Mike: Okay, Steve, thank you for the call. Peter, I'm curious on your response to that because we hear a lot about carbon capture from the oil and gas sector, especially in Alberta.
What's your take on that? Can we do this carbon capture technology?
Peter: It is magical thinking to think that the oil and gas industry is just going to carbon capture away it's massive pollution. This technology is still in its infancy. It can't possibly scale on the speed it needs to, and it's extremely expensive.
And so we are making some of the most expensive oil and gas in the world even more expensive, which means companies or countries aren't going to want to buy it.
And it doesn't get rid of the majority of emissions that come from the burning of oil and gas in your car. So even if we could completely eliminate the carbon emissions that are produced here in Canada, if we're selling this around the world, it is still creating the climate pollution that is driving the disasters that we see all over the world today.
Mike: What do you say to that? Let's get Cody's response.
Cody: Peter is incorrect that Canadian oil and gas is high cost. In fact, it's not.

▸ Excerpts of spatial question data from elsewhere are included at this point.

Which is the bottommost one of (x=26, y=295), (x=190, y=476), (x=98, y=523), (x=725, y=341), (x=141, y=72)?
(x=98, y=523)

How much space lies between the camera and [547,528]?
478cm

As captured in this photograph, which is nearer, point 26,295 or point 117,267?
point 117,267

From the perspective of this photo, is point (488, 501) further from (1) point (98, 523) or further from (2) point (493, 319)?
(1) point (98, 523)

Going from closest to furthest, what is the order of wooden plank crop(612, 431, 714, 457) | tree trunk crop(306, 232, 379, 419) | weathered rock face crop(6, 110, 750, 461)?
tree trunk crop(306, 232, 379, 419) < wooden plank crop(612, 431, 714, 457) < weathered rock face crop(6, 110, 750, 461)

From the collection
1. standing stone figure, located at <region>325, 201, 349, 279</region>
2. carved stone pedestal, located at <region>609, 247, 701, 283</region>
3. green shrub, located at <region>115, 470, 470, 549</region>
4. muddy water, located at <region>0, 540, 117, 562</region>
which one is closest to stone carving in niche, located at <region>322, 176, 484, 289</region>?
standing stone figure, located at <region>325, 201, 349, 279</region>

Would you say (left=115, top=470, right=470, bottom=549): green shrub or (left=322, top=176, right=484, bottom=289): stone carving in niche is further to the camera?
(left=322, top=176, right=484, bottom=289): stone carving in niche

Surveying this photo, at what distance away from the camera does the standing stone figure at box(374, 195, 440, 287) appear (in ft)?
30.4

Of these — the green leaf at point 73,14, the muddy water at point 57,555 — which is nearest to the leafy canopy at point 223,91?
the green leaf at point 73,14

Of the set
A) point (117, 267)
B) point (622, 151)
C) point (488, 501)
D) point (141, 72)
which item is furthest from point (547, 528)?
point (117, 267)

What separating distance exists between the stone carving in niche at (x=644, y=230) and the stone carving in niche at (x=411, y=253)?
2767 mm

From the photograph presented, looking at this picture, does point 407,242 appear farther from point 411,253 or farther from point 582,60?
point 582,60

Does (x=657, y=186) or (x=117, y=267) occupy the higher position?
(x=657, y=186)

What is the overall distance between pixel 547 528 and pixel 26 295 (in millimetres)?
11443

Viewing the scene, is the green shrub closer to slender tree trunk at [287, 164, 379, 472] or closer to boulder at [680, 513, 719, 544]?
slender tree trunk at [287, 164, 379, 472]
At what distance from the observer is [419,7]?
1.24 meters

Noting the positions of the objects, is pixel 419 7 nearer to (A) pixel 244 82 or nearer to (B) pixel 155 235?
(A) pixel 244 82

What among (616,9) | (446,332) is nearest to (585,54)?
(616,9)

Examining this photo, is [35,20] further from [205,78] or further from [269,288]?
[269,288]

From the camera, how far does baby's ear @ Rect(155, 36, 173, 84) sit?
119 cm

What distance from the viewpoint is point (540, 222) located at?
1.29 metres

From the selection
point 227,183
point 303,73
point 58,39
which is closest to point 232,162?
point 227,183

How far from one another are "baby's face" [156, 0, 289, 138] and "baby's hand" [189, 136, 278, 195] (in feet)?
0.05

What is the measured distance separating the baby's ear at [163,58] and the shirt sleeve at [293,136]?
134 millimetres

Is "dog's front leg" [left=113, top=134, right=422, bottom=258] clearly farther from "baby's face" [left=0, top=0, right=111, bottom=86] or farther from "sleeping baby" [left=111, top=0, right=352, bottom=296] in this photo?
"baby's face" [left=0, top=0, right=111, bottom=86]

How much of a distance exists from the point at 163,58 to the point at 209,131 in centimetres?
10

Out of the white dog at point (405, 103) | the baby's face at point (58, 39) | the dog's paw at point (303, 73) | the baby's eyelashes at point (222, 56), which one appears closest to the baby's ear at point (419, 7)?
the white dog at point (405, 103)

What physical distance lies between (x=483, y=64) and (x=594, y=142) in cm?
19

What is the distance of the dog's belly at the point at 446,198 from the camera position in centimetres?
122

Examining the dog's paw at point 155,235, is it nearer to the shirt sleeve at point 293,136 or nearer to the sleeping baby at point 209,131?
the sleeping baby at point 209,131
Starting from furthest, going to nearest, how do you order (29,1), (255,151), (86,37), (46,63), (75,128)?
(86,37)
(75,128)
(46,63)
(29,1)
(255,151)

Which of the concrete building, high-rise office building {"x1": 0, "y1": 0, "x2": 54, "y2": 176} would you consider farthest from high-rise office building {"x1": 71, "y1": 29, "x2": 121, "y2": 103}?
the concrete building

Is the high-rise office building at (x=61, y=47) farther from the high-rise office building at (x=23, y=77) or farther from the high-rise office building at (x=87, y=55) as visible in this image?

We see Japan and Germany and all these other countries wanting to trade with us because we're a reliable supplier with responsible production who's focused on reducing our footprint.
Peter is just symbolically or ideologically or whatever opposed to oil and gas.
If you really want to reduce emissions, if carbon capture could do that, wouldn't you be all about hoping that that works and hoping that that's going to be a success?
We are developing technology right now in Canada. We've got some of the world's largest active projects, and I hope that we can continue to export that knowledge and that expertise to export even more Canadian success around the world.
We need all of the above. And I am concerned that Peter and Wilderness Committee, they're just opposed to oil and gas from Canada, even if it means it helps other producers and even if it's not pragmatic or realistic with what's happening in the world of energy demand.
Mike: Squeeze in one more call Chris and Penticton.
Chris, you got like 30 seconds here. Go ahead.
Chris: Okay, I'll be really quick. Firstly, if we're concerned about carbon and they're talking about carbon dioxide really infuriates me, maybe everyone should at least have at least five minutes a day where they don't breathe because we breathe carbon dioxide.
Secondly, I think it's absolutely silly. Use our natural resources, get the revenue so we can go to the green aspect. We're missing the ball.
Mike: Thank you, Chris.
Guys, we just have a minute left here, so I'll give you 30 seconds each year to sum up. And Cody, you go first. Go ahead.
Cody: Well, when we hear just transition from Peter and environmental groups, it's apparent why people get upset.
And that's because they're talking about shutting down Canadian oil and gas, as we listen to on the show.
Even though demand has never been higher and the industry is a massive contributor to our national quality of life, we can work through this transformation, maximize the value of our resources, continue to be a leader in wind and hydro and nuclear.
We can do all of the above in a way that's not polarized, working together as a country. That's what we need to work on.
Mike: Peter, 30 seconds.
Peter: No matter how bad Cody wants it to happen, Canada's resources will not be the last oil and gas standing.
We need to get prepared because we have some of the first resources to go, because nobody is boiling oil out of sand in order to make the small amount of oil that we're going to need.
So we need to get ahead of this. We need to get prepared for it. And that's what the just transition act is all about.